#### [LISTED ENTRIES]
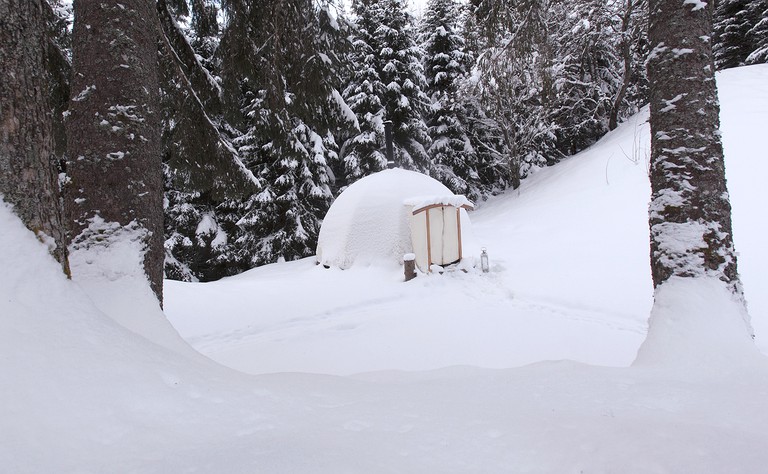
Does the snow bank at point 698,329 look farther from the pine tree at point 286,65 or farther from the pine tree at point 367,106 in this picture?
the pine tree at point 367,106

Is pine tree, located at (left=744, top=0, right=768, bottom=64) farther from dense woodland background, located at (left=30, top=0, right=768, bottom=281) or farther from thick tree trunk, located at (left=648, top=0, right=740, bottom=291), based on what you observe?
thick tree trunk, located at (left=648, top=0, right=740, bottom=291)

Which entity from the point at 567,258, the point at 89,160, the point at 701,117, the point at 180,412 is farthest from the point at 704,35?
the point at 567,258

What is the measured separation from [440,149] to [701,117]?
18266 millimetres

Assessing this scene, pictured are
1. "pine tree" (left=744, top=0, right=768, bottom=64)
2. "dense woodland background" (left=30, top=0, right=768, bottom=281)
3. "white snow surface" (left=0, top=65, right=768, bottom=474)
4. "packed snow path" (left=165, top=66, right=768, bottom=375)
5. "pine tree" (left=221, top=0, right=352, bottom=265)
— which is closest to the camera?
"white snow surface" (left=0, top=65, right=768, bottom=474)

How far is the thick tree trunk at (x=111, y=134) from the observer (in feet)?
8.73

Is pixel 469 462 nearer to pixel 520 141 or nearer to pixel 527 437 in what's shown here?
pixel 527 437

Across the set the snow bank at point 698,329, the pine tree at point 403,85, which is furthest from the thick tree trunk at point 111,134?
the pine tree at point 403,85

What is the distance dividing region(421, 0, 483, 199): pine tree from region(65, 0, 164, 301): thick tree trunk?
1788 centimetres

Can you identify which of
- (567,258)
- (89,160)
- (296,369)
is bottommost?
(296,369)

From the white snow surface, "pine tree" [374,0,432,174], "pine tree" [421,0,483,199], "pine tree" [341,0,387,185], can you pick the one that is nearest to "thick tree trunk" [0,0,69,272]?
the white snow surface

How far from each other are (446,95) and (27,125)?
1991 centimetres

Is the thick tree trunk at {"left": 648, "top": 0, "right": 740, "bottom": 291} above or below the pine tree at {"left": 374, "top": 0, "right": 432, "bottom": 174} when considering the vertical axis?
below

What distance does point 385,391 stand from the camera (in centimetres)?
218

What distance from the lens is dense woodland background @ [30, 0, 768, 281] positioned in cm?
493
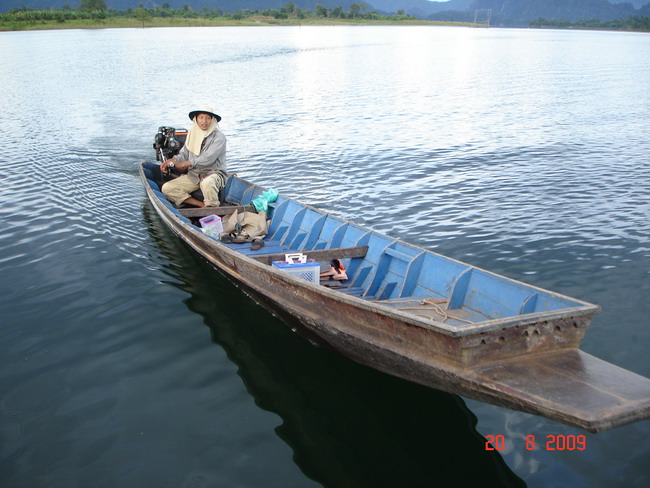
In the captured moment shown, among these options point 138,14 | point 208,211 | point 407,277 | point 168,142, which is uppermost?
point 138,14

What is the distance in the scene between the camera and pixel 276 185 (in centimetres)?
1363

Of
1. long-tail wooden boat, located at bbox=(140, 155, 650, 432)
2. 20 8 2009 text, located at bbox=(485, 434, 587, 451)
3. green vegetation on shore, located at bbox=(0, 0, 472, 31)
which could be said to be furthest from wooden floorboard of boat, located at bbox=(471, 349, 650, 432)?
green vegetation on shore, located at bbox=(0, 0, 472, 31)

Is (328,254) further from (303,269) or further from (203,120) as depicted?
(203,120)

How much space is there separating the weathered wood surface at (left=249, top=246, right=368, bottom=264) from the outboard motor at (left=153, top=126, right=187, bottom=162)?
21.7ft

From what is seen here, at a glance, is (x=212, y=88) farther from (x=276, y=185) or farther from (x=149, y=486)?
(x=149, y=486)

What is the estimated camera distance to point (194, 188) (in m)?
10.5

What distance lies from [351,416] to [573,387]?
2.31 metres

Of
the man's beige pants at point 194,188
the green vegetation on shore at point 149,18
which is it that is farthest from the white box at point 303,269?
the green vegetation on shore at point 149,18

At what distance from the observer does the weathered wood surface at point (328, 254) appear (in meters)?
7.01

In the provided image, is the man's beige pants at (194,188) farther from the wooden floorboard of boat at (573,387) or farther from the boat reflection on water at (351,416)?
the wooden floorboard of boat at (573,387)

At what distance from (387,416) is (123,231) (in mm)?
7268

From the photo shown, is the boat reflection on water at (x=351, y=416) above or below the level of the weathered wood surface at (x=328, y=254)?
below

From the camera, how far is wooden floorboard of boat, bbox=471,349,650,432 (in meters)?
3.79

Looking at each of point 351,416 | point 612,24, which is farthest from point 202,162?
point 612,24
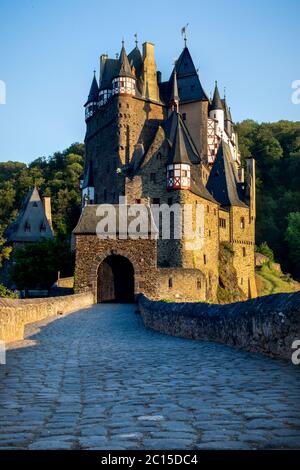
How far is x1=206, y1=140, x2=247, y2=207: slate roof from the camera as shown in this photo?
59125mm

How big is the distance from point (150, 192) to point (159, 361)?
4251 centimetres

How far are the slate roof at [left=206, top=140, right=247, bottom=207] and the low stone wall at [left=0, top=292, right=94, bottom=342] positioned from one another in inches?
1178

---

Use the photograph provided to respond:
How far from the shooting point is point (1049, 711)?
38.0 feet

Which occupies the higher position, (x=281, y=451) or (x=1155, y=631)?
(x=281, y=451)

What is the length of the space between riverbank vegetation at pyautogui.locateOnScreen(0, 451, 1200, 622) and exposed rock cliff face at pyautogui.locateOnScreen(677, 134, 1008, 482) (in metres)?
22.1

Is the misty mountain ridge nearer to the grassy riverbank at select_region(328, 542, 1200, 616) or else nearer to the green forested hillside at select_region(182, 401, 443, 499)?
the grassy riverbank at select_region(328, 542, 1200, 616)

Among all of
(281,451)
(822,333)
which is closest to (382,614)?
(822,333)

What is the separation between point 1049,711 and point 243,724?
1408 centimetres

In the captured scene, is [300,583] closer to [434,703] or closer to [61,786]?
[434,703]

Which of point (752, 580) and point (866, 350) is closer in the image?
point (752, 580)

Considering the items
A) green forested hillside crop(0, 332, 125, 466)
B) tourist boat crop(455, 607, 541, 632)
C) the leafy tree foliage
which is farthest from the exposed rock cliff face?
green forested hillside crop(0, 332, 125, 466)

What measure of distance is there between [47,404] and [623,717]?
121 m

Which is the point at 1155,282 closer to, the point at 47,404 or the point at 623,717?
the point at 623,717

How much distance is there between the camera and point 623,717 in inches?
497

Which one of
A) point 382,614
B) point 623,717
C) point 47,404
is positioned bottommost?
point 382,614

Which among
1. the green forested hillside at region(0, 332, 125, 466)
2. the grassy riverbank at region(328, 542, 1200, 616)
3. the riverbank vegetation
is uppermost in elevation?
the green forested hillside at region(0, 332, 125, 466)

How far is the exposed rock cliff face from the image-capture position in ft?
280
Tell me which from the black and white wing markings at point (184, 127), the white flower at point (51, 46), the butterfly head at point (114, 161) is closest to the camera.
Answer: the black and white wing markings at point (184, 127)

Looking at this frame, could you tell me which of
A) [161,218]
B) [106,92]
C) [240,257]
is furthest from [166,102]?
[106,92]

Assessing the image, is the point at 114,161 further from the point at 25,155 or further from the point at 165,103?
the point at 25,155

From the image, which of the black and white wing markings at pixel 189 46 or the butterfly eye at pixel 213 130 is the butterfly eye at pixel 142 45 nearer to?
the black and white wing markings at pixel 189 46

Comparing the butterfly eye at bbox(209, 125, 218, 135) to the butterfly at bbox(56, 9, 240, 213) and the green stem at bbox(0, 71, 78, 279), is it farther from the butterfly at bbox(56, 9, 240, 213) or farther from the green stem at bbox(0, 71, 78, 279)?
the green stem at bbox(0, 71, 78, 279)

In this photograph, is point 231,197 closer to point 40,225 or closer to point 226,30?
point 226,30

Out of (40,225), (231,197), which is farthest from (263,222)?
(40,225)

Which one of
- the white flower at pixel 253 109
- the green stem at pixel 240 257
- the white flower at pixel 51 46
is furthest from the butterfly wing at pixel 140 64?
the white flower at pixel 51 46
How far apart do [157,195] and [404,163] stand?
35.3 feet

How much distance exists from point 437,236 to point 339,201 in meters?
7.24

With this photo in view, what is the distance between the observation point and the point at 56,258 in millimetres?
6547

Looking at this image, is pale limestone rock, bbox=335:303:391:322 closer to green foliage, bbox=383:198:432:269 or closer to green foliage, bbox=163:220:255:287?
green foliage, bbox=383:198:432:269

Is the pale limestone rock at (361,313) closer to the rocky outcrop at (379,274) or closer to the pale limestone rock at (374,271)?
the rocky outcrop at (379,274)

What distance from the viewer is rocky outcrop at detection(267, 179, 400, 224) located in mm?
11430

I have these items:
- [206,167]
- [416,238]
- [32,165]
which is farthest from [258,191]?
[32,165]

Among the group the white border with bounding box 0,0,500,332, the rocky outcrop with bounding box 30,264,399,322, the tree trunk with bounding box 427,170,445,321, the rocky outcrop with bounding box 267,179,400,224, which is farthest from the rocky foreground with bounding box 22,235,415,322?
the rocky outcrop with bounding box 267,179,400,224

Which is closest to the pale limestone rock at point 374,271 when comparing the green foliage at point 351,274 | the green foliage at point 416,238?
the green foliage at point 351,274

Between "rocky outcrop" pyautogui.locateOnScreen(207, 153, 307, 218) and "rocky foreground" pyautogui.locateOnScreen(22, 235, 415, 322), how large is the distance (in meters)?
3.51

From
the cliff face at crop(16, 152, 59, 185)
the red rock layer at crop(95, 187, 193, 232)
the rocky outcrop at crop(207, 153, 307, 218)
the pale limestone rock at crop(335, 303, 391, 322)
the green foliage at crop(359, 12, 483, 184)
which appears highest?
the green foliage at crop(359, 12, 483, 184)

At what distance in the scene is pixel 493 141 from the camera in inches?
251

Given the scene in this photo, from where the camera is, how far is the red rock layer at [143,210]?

#### [THE REQUEST]
Locate each line in the records that contains the word "items" and copy those lines out. Case counts.

#### [SOLUTION FOR THIS TASK]
Considering the items
I have these items:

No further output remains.